Roosevelt, too, objected to the price and the scope of the project, and initially rejected it altogether. Shortly after taking office, in January 1933, he committed funds for the construction of Bonneville Dam, located on the lower Columbia in southwestern Washington. He was concerned about spending federal dollars on two large public works projects in a region with a relatively small population. Washington Senator Clarence Dill (1884-1978), a Democrat from Spokane, was among those who finally convinced Roosevelt to change his mind.
However, Roosevelt asked that the project be scaled down. He argued that a smaller, lower dam would put the unemployed to work; would generate low-cost electricity; and could be enlarged later if needed. In July 1933, his Public Works Board appropriated $63 million for a 290-foot dam with no irrigation facilities. His decision put the Columbia Basin Project on hold, since a low dam would not support the kind of irrigation system that had been envisioned. Still, the project was assigned to the Bureau of Reclamation rather than to the Army Corps of Engineers, which increased the likelihood that it would be completed as designed at some point.
Initial excavation began in August 1933. The contract to build the dam was awarded in June 1934 to a consortium of three companies – Silas Mason Company of New York, Atkinson-Kier Company of San Francisco, and Walsh Construction Company of Davenport, Iowa -- known by the acronym MWAK. Roosevelt visited the construction site for the first time not long after the work began.
Roosevelt and his companions -- including Washington Governor Clarence D. Martin (1884-1955) and Secretary of the Interior Harold Ickes -- stopped first at Bonneville Dam, on August 3, 1934. From there, they traveled by train through Spokane and on to Ephrata, continuing in cars to Grand Coulee.
More than 20,000 people awaited the president, who arrived at the dam site at 11:05 a.m. and gave a brief speech. “It was perfectly astounding to see so many people in a desert country,” Ickes noted in his diary. “Some of them must have driven two or three hundred miles to see and hear the president.” The president’s wife, Eleanor Roosevelt, looked around and reportedly said “It was a good salesman who sold this to Franklin” (quoted in Pitzer, 101).
Supporters of the high dam continued to lobby Roosevelt during his visit to the dam site.
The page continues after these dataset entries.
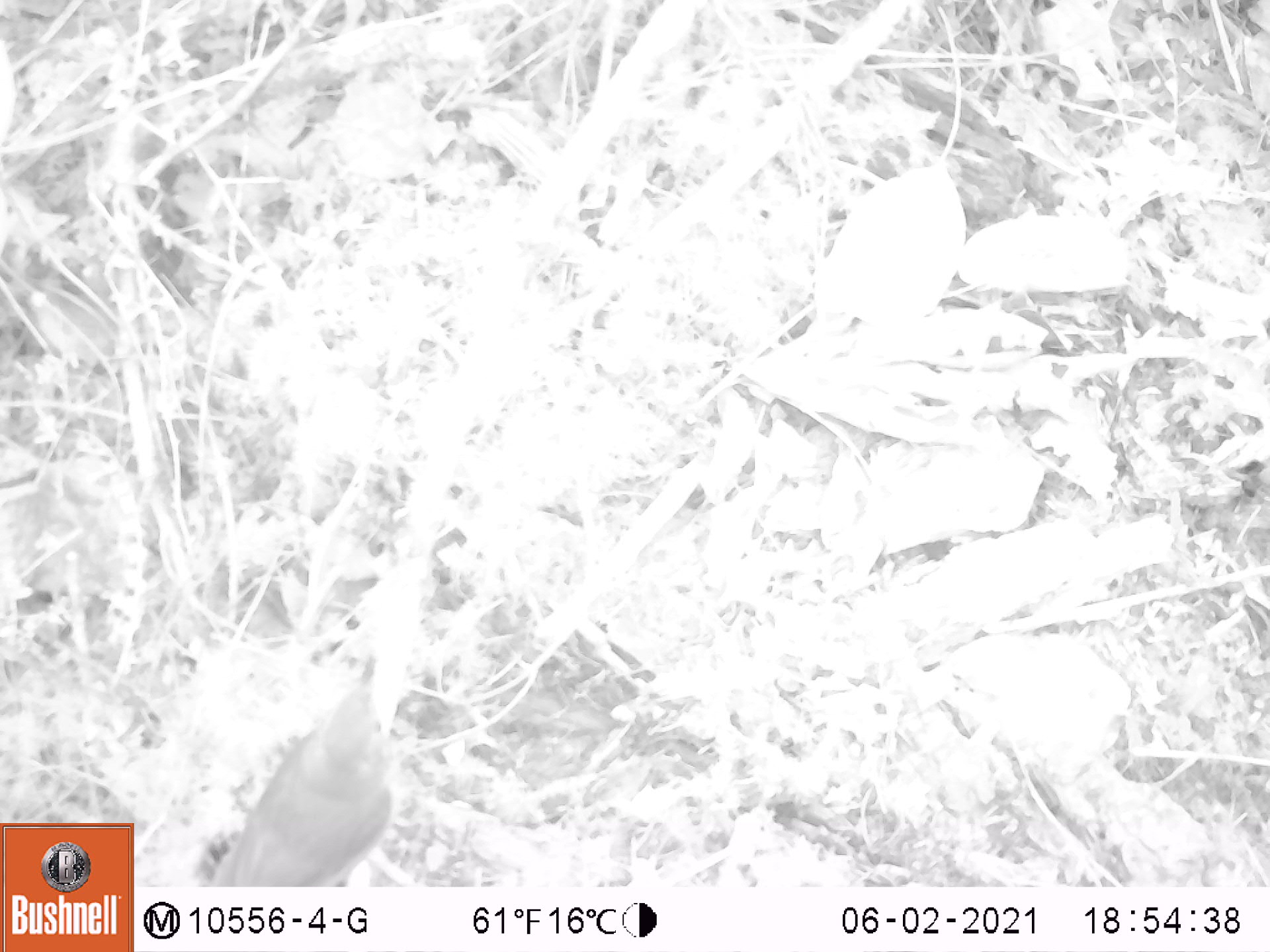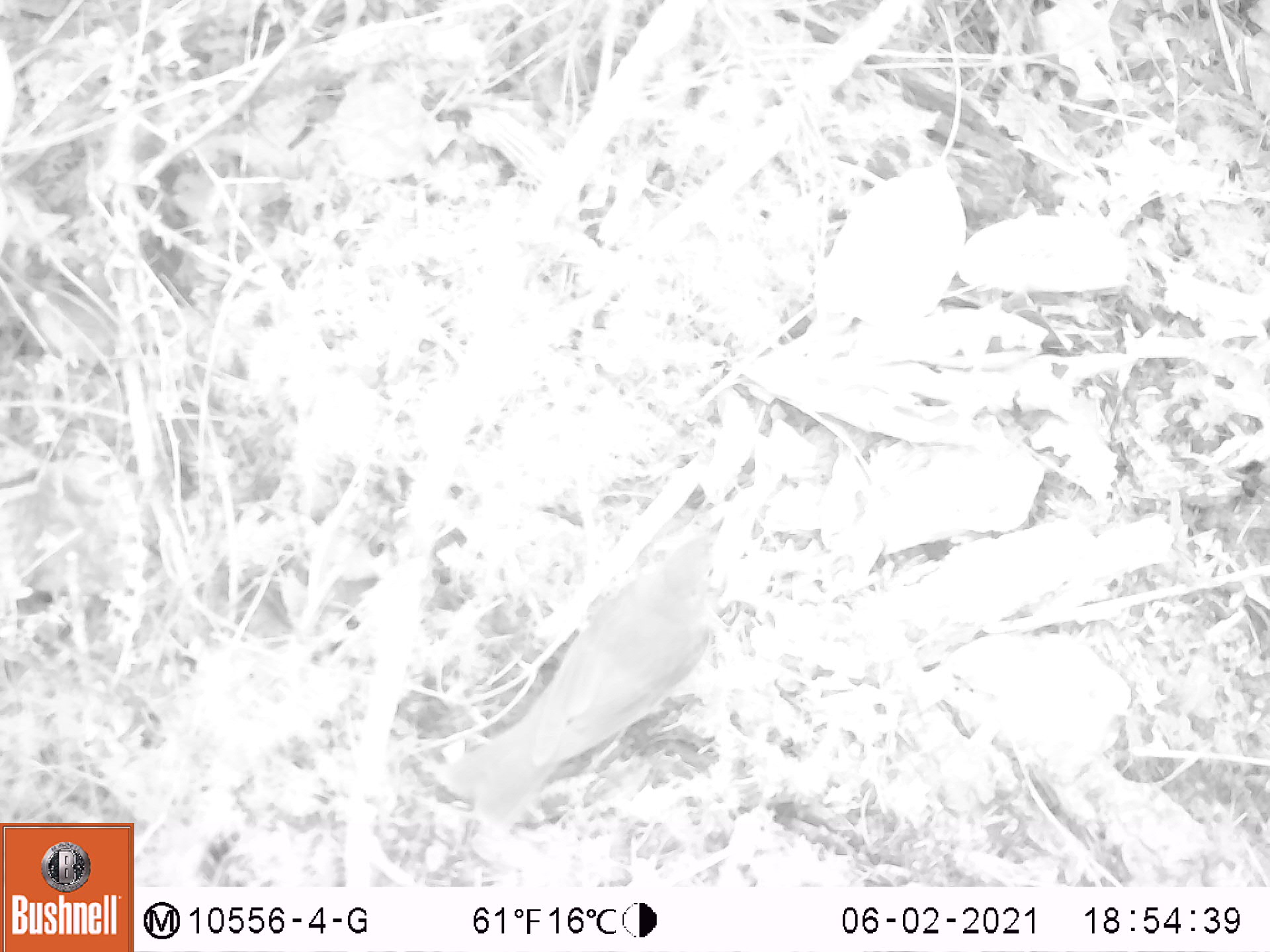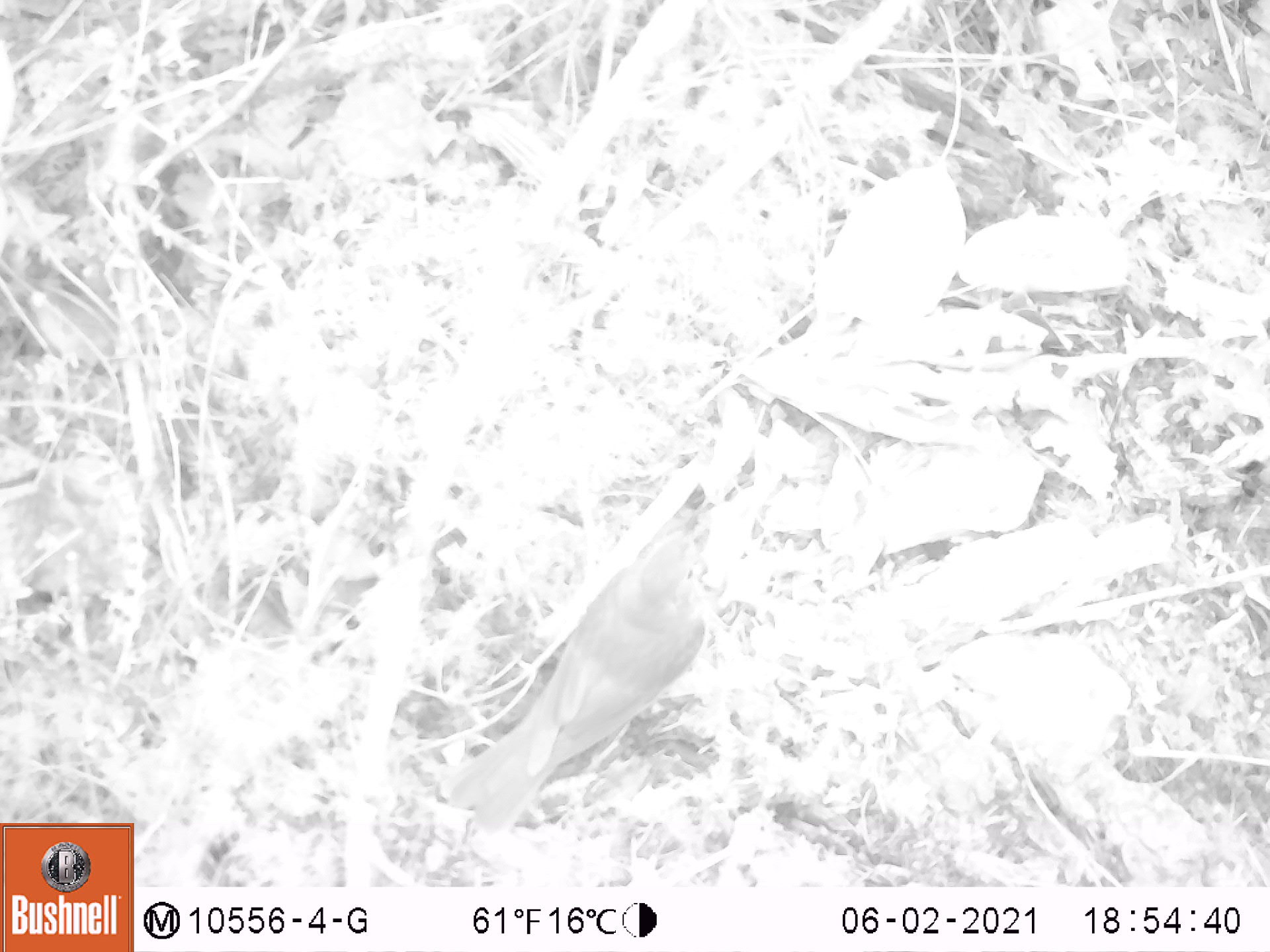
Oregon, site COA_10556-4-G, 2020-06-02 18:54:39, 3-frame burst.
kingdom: Animalia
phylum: Chordata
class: Aves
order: Passeriformes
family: Turdidae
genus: Catharus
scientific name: Catharus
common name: brown thrushes and nightingale-thrushes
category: catharus species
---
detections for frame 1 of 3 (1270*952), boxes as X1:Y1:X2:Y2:
catharus species: 215:647:397:886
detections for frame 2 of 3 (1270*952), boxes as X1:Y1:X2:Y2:
catharus species: 462:521:721:817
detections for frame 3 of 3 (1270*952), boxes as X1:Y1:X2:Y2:
catharus species: 459:516:721:823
Banners and signs were placed along the president’s route, pleading for support for the high dam and the irrigation project. What effect this had, if any, is not known, but within two years, the original contract had been modified and the Grand Coulee High Dam was under construction.
Roosevelt returned to Grand Coulee on October 2, 1937. By that time, the dam was being described as “the Eighth Wonder of the World” -- a structure as tall as a 46-story building, just five feet shorter than the Washington Monument, destined to contain more than 12 million cubic yards of concrete. Roosevelt marveled at the progress that had been made in three years. “The easiest way to describe those figures is to say that this is the largest structure, so far as anybody knows, that has ever been undertaken by man in one place,” he said. “Superlatives do not count for anything because it is so much bigger than anything ever tried before ...” (Roosevelt, 395).
Roosevelt became a champion of Grand Coulee as a reclamation project. He believed water pumped from the dam’s reservoir could be used to open up lands that could be worked by “thousands” of farmers relocated from other parts of the country. That vision was never fully realized, but Grand Coulee did become the nation’s powerhouse, producing more electricity than any other dam in the United States. As of 2005, it was eclipsed by only two other dams in the world.